• I never heard stealth steps approach the house through the darkness. I never heard the key slowly turn in the lock. I never heard the knob turn or the door creak slowly open. I never heard the soft steps come into the house and tip toe silently down the hallway. I never heard the door open exposing my room to them.

    I did hear their voice call me out of my sleep in the softest whisper.

    She stood over me in the darkness and I could hardly recognize my own mother’s face. It was her voice, that sweet, low, caring voice only a child would know that woke me from my dreams. I was shocked to see her since I had not seen her in many weeks.

    “Mama? Is that really you? Did you come for me? Tell me you came for me!”

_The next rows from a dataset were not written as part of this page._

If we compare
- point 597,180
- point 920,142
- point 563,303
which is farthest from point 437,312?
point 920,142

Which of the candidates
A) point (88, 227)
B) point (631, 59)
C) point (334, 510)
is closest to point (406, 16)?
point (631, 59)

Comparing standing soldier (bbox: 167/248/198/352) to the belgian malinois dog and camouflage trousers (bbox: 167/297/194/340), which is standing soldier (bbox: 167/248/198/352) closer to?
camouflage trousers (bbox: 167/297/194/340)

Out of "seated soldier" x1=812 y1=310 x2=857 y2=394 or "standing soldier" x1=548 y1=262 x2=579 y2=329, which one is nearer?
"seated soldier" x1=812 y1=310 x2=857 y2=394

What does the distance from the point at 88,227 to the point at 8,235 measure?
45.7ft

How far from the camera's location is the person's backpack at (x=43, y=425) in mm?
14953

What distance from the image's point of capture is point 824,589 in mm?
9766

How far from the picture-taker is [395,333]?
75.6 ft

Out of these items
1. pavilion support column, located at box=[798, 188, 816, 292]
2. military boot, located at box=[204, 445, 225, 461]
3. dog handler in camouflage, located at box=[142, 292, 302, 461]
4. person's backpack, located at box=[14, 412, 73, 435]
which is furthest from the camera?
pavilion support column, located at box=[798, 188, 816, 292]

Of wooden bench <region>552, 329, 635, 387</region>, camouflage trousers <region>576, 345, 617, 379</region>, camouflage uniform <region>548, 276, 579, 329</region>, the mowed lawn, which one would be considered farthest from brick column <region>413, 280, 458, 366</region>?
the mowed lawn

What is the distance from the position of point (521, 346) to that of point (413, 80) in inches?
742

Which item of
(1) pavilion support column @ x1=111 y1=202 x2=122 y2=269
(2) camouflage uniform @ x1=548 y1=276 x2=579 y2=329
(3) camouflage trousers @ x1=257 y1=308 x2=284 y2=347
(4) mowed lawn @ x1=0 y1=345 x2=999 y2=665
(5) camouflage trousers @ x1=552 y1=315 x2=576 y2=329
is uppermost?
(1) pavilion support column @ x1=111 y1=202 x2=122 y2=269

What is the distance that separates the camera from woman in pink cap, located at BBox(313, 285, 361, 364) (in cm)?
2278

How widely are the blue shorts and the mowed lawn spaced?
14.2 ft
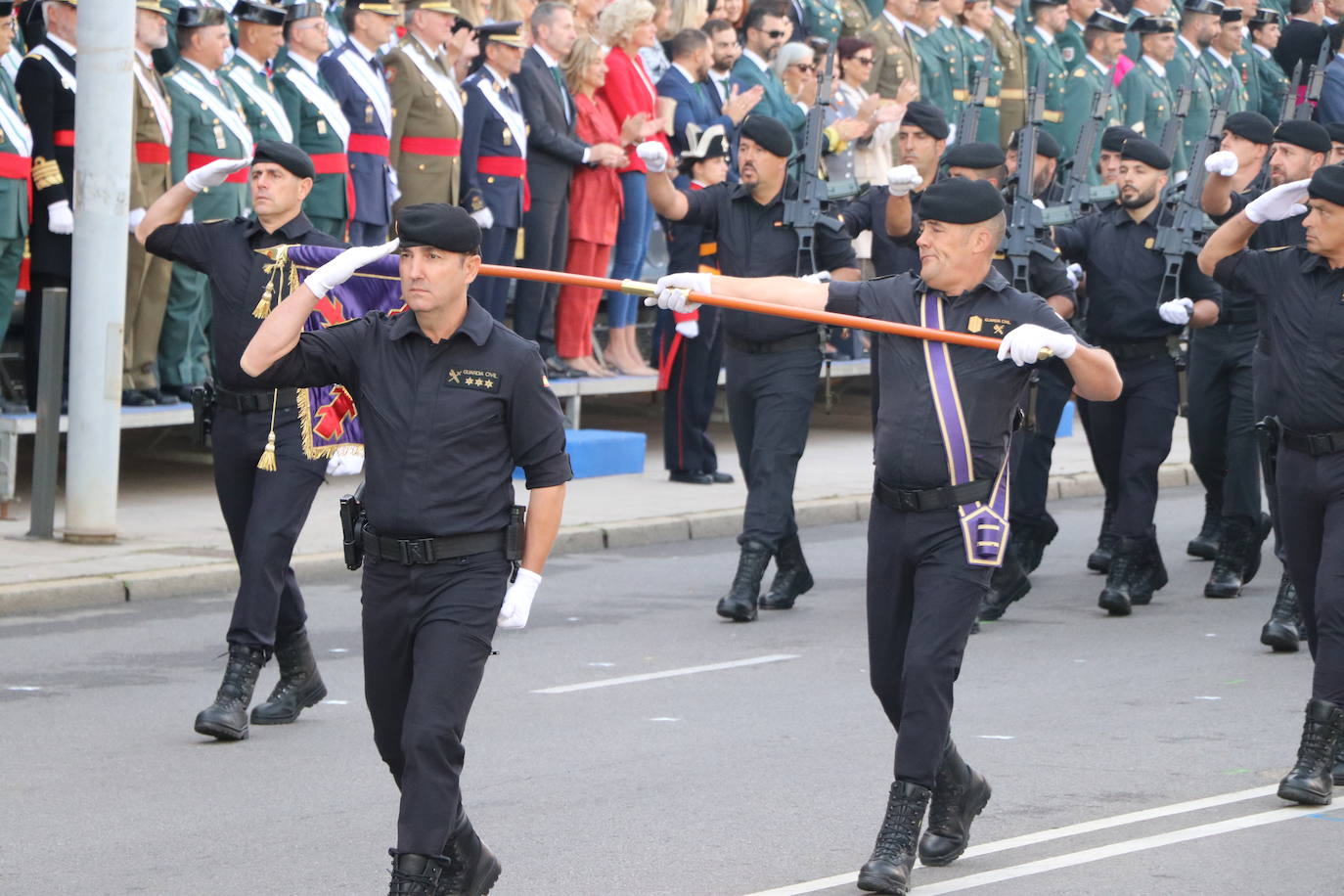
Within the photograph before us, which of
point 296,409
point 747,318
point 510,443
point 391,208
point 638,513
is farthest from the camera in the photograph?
point 391,208

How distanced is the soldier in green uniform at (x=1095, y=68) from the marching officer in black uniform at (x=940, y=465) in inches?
545

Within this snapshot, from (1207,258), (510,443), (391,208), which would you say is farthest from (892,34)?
(510,443)

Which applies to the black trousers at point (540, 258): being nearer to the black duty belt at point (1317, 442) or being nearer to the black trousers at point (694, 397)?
the black trousers at point (694, 397)

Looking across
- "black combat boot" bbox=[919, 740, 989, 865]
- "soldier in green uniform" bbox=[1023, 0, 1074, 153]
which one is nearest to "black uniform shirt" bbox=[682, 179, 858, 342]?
"black combat boot" bbox=[919, 740, 989, 865]

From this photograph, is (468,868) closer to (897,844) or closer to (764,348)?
(897,844)

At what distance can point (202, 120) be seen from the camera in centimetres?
1398

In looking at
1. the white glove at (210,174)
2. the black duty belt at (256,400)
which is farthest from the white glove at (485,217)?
the black duty belt at (256,400)

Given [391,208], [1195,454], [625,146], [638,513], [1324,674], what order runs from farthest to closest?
[625,146], [391,208], [638,513], [1195,454], [1324,674]

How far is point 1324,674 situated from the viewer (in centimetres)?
800

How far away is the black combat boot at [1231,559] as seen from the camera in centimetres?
1242

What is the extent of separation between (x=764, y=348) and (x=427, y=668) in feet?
18.7

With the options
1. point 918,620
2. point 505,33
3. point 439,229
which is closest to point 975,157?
point 505,33

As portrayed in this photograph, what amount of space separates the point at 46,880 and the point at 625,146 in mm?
10686

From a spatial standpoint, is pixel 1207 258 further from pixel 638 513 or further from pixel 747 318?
pixel 638 513
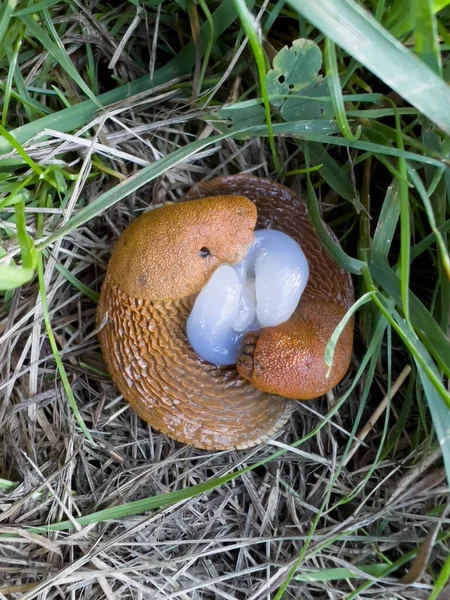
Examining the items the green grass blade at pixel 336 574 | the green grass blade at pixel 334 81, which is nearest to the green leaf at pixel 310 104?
the green grass blade at pixel 334 81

    “Hush child. You don’t want to wake your father, do you? We can’t have him knowing that I was here. You know what he can do.”

    My father scared me. He had a way about him that was unknown to any man but himself. It was his ways that caused my mother to leave one night. She left with almost nothing. I was one of the things she left behind. I have cried almost every night since she left. I can never cry in the gaze of my father because his punishment would only cause me to cry more.

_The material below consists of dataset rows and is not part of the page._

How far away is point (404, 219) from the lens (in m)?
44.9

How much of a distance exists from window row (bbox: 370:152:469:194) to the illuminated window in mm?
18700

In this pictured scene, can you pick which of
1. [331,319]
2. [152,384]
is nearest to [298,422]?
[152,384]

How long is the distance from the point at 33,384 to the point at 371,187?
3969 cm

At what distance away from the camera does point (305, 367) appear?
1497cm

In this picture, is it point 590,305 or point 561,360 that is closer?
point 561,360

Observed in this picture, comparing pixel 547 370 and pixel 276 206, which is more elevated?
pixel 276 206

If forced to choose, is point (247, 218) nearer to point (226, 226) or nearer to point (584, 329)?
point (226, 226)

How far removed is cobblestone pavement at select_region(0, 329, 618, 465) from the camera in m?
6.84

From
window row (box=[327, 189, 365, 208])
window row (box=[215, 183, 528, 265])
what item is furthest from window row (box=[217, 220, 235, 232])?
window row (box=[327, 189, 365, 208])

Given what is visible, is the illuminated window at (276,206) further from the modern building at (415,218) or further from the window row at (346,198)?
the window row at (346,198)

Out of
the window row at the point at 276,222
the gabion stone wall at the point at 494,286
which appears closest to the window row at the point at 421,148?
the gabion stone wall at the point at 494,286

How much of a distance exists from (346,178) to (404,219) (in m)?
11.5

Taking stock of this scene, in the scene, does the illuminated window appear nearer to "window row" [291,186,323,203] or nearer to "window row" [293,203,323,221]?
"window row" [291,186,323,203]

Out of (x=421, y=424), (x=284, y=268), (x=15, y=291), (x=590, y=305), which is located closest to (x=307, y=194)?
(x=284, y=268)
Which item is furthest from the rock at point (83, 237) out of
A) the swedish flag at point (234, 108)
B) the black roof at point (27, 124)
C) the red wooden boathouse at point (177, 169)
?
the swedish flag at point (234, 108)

    But tonight was the night. She was here and she was going to take me away with her.

    “Mama, where are you taking me to? Is it beautiful? Tell me it is beautiful.”

    “My darling child, I have bad news for you. I can’t take you quite yet. The place isn’t fit for a blooming child like yourself. It will be soon. I swear it to you; I’ll get you there soon. I just wanted to come back and see my dear child and make sure you were getting along fine. It won’t be long. I must go now before he wakes and finds me here. Don’t ever speak of me being here. You understand don’t you?”

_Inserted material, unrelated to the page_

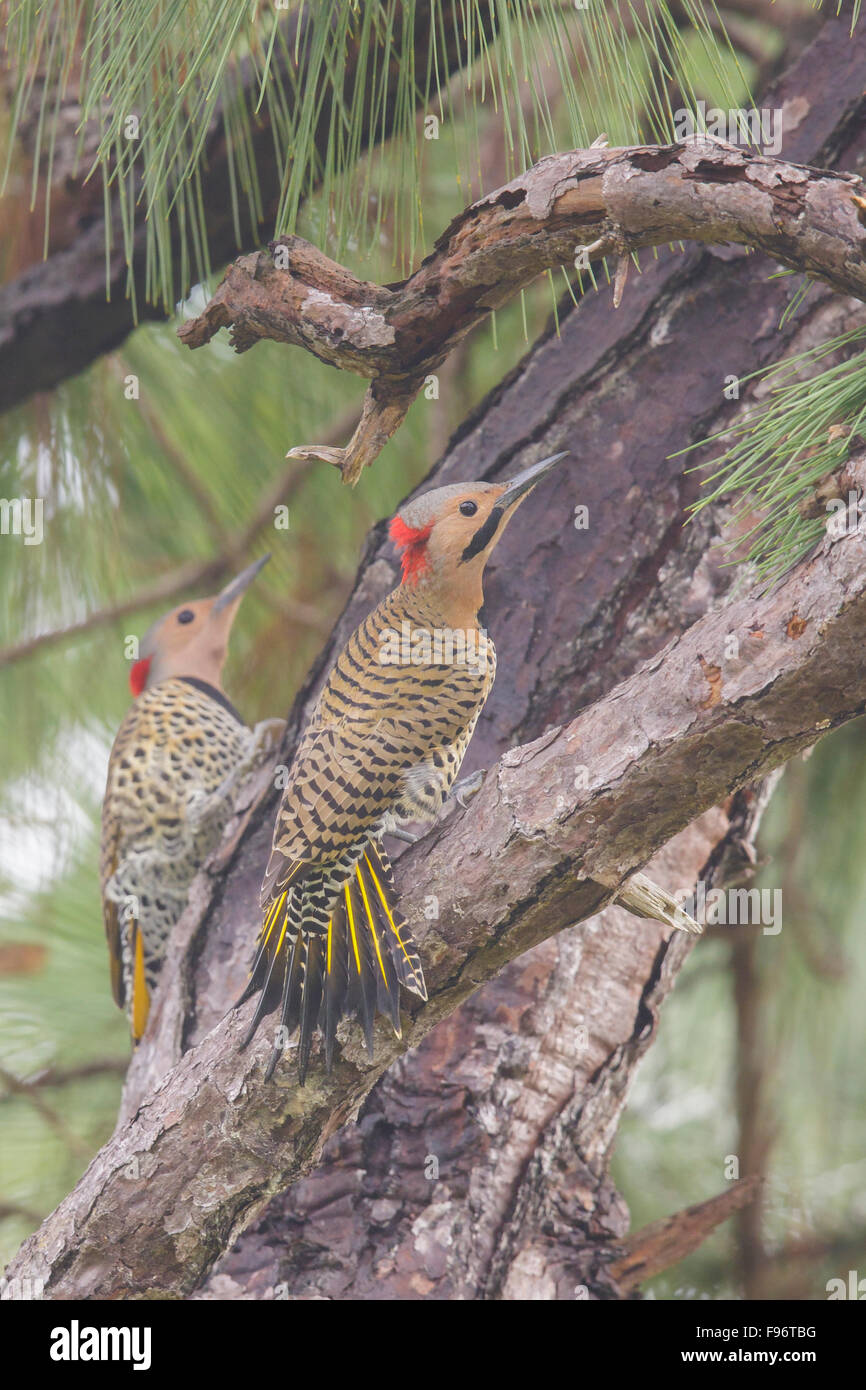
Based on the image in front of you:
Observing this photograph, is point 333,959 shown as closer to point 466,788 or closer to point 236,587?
point 466,788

    I nodded in sorrow and my mother turned. She left my room just as quietly as she came in. I lay in my bed and once again the tears emerged. How much longer would I have to stay here? I wanted to leave this house of tears once and for all. I could not be sure if my mother’s arrival meant my departure had grown closer or farther away. I could never tell with my mother.

    And so I waited for her return signaling that I could leave this house of tears forever. Patiently, patiently, less patiently, and none. I lay there forever waiting.